Course 4 week 2

Hi, doing multiclass image classification

#when I run this on google colab:
initial_epochs = 2

history = model2.fit(train_dataset, validation_data=validation_dataset, epochs=initial_epochs)

#getting error:

Epoch 1/2
259/496 [==============>…] - ETA: 2:55 - loss: 4.7895 - accuracy: 0.1194

InvalidArgumentError Traceback (most recent call last)
in ()
1 initial_epochs = 2
----> 2 history = model2.fit(train_dataset, validation_data=validation_dataset, epochs=initial_epochs)

1 frames
/usr/local/lib/python3.7/dist-packages/tensorflow/python/eager/execute.py in quick_execute(op_name, num_outputs, inputs, attrs, ctx, name)
57 ctx.ensure_initialized()
58 tensors = pywrap_tfe.TFE_Py_Execute(ctx._handle, device_name, op_name,
—> 59 inputs, attrs, num_outputs)
60 except core._NotOkStatusException as e:
61 if name is not None:

InvalidArgumentError: Invalid GIF data (size 77719), failed to slurp gif file: Failed to read from given file
[[{{node decode_image/DecodeImage}}]]
[[IteratorGetNext]] [Op:__inference_train_function_15482]

can anyone please solve this issue ?

If you are running this in a different environment than the course website (Google Colab in this case), then it is your problem to make sure that you have brought over all the required files, not just the notebook. And to have situated them in such a way that the notebook logic can find them. That may not work the same way on Colab as it does on the Coursera website, right?

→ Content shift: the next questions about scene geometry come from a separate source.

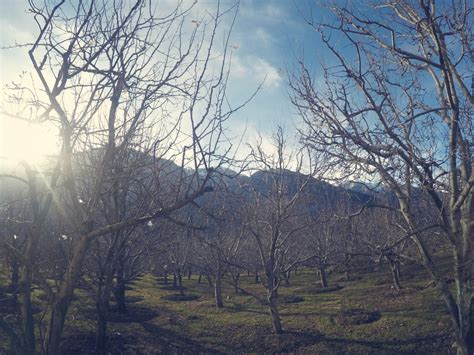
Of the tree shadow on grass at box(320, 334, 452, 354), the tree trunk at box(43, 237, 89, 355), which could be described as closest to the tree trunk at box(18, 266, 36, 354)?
the tree trunk at box(43, 237, 89, 355)

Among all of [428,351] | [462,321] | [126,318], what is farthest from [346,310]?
[462,321]

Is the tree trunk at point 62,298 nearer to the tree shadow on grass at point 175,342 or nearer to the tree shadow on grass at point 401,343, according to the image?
the tree shadow on grass at point 175,342

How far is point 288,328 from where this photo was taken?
1552cm

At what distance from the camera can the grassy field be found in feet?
43.3

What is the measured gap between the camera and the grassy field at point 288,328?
13.2m

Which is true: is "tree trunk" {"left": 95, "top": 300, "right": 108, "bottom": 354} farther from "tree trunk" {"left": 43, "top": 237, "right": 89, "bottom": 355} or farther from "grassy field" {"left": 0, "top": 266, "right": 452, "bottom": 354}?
"tree trunk" {"left": 43, "top": 237, "right": 89, "bottom": 355}

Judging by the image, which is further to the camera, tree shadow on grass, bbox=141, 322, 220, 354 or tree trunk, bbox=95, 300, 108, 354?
tree shadow on grass, bbox=141, 322, 220, 354

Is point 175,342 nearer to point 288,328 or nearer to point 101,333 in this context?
point 101,333

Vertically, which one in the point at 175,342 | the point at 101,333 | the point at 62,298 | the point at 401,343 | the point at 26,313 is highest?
the point at 62,298

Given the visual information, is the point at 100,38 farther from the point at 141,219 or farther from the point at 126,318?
the point at 126,318

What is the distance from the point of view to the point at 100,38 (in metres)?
5.06

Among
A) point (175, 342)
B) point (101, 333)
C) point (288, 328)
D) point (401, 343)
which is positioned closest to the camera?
point (101, 333)

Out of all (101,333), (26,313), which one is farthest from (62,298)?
(101,333)

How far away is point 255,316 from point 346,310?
3931 mm
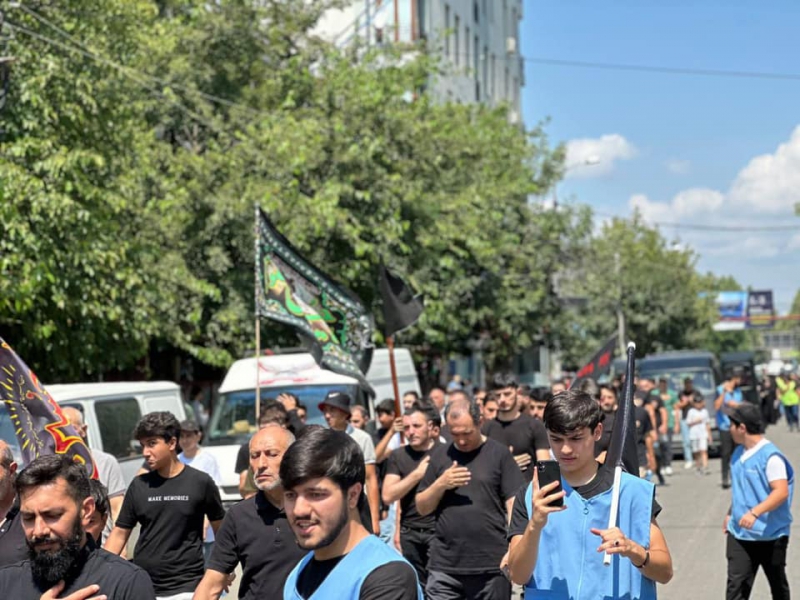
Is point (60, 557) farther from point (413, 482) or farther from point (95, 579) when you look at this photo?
point (413, 482)

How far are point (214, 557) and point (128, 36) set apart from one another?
48.3 feet

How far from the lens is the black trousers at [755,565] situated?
8266 mm

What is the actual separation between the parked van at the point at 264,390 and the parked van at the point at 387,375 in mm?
540

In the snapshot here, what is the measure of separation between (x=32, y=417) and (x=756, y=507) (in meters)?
4.53

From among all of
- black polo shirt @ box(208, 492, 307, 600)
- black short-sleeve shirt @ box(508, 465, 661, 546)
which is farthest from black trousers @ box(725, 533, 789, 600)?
black short-sleeve shirt @ box(508, 465, 661, 546)

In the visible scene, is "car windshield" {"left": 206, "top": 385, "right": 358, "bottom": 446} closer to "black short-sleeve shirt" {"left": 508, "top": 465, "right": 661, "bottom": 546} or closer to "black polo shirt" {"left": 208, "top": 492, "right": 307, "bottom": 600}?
"black polo shirt" {"left": 208, "top": 492, "right": 307, "bottom": 600}

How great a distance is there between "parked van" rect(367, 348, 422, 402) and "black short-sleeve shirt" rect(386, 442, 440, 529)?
22.6ft

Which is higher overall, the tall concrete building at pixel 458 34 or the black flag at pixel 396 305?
the tall concrete building at pixel 458 34

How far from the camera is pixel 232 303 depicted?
23109mm

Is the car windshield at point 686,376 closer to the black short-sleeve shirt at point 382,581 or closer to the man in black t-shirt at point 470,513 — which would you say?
the man in black t-shirt at point 470,513

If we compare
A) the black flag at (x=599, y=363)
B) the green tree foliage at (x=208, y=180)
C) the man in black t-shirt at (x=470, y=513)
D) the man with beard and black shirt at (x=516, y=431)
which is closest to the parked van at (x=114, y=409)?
the green tree foliage at (x=208, y=180)

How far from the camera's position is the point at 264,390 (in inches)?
619

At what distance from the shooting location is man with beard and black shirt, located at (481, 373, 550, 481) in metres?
9.98

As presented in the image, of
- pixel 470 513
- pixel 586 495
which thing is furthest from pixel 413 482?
pixel 586 495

This is beyond the scope of the course: if you want to play this kind of game, then you need to have the problem solving skills to figure out this type of issue. The mentors are unpaid volunteers who are here to answer questions about the course materials, not to be your IT support staff for getting things to work on Colab.

Don’t get me wrong: it’s fine to post a question like this. Maybe you get lucky and one of your fellow students knows the answer. Or maybe one of the other mentors is a nicer person than I am. I’m just saying that I don’t personally feel like I owe you an answer to this question. And this is a rabbit hole, right? What’s the next problem?